# When do you use the bull gear for reduction on lathe



## magu (Aug 23, 2019)

When in practice do people use the bull gear to gear down their lathe? Is it usually done to slow things down for the operators sake? For more torque?


----------



## jakes_66 (Aug 23, 2019)

I think you're referring to what most manufacturers call 'back gears'.  These gears usually sit 'in back' of the spindle and provide a deep speed reduction.

The reduced speed is commonly used when turning large diameter or out-of-balance parts where normal speeds are too fast.  The slower spindle speed brings the surface speed on bigger diameters within range.  I sometimes use back gears when threading larger diameters so I can disengage the cutting tool more consistently.


----------



## gradient (Aug 23, 2019)

jakes_66 said:


> I think you're referring to what most manufacturers call 'back gears'.  These gears usually sit 'in back' of the spindle and provide a deep speed reduction.
> 
> The reduced speed is commonly used when turning large diameter or out-of-balance parts where normal speeds are too fast.  The slower spindle speed brings the surface speed on bigger diameters within range.  I sometimes use back gears when threading larger diameters so I can disengage the cutting tool more consistently.
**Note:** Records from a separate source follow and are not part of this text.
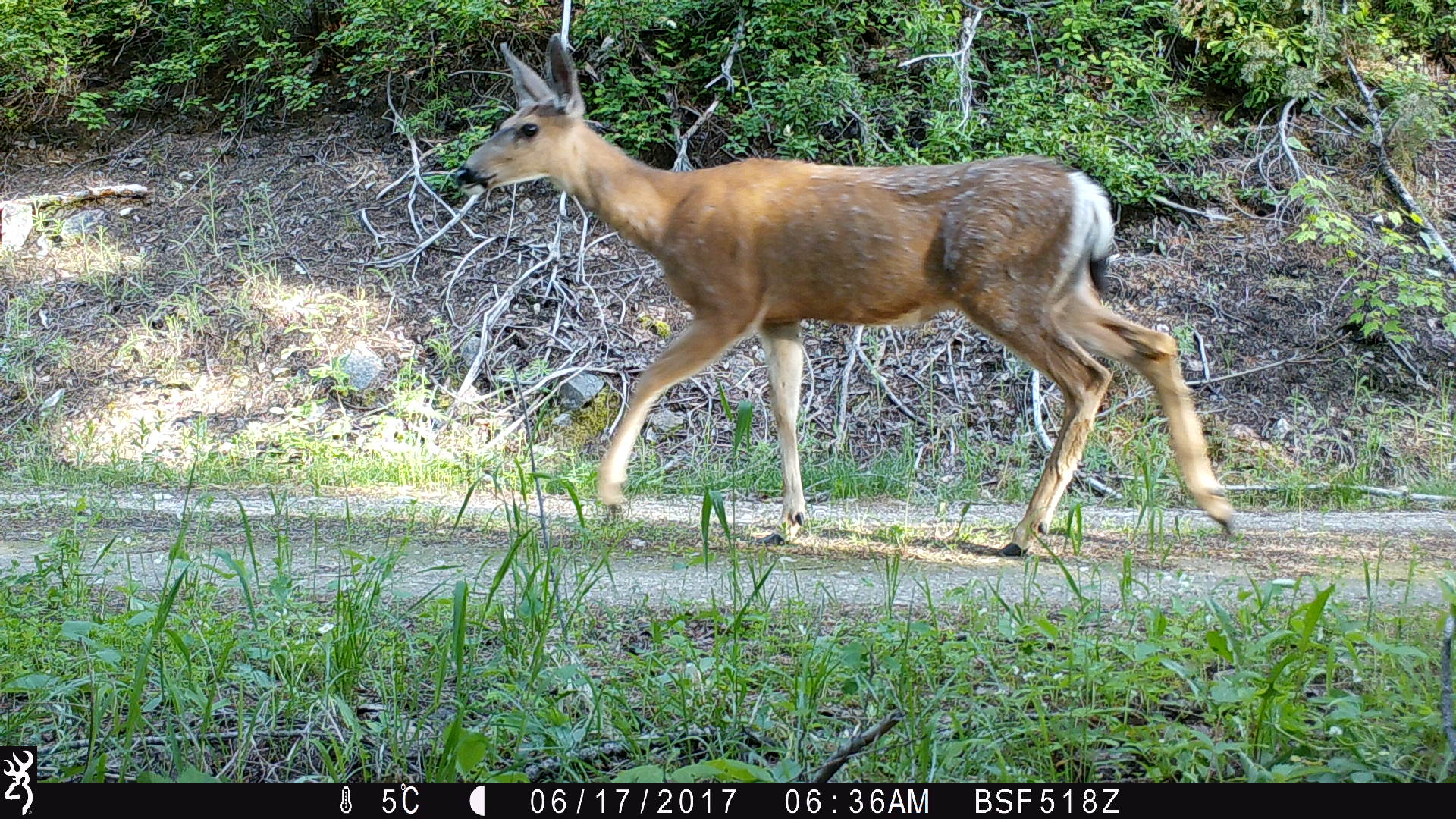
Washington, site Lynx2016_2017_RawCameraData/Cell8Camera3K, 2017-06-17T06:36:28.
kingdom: Animalia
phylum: Chordata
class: Mammalia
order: Artiodactyla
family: Cervidae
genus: Odocoileus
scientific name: Odocoileus hemionus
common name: mule deer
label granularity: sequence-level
As mentioned above, used for threading to slow things down to enable better control of the half-nut to move the carriage.  Gets hairy when the cutting tool is moving toward the chuck at high speed.  I'm too old to react quickly anymore so the back gear use suits me just fine.


----------



## BGHansen (Aug 23, 2019)

As mentioned above, used to slow down the lathe.  Tom's Techniques has a nice video on picking RPM's for cutting.  Quick version for steel is start at 400 RPM divided by drill diameter (drilling operation) or work diameter (for turning).  So start with 1600 RPM if drilling with a 1/4" drill into steel ( 400 RPM /  0.25").  Or for turning, set the lathe to 200 RPM if turning a 2" steel round ( 400 RPM / 2" diameter).  I'd have to review Tom's video for other materials, recall using something like 1000 for aluminum and brass.  It all boils down to surface feet per minute at the edge of the cutter.

Another use (though debatable by many) is go to back gear to lock the spindle for screw-on chuck removal and install.  Atlas recommends this method in their manuals, probably other manufacturers too.

Bruce


----------



## Ulma Doctor (Aug 23, 2019)

when using the back gears,
the spindle is being driven through the back gears even though the belt is still driving the pulley.
the spindle is disconnected from the drive pulley during back gear use.
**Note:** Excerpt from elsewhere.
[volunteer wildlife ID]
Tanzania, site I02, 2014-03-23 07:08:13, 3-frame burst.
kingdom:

i bought and rebuilt an Atlas TH42
the last owner tried to switch to back gear drive on the fly.
the problem is you have to pull the drive pin from the spindle, he didn't
it got ugly, quickly

don't be that guy


----------



## magu (Aug 26, 2019)

Back Gear! that's the word, it was Friday morning, what can I say. Thanks for the input gentlemen, I have occasionally used the one one my old clausing to slow the speed down when threading, I just didn't know if there was some other function I was completely missing.


----------



## epanzella (Aug 26, 2019)

On my Logan when changing chucks I would engage the back gear and the bull gear lock pin at the same time.  This totally locks the spindle as it is in two speed ranges at once. This is not something you would do to remove a siezed chuck that you have to beat off with a hammer as you could break a tooth in the drive, but for everyday chuck changes it works fine.


----------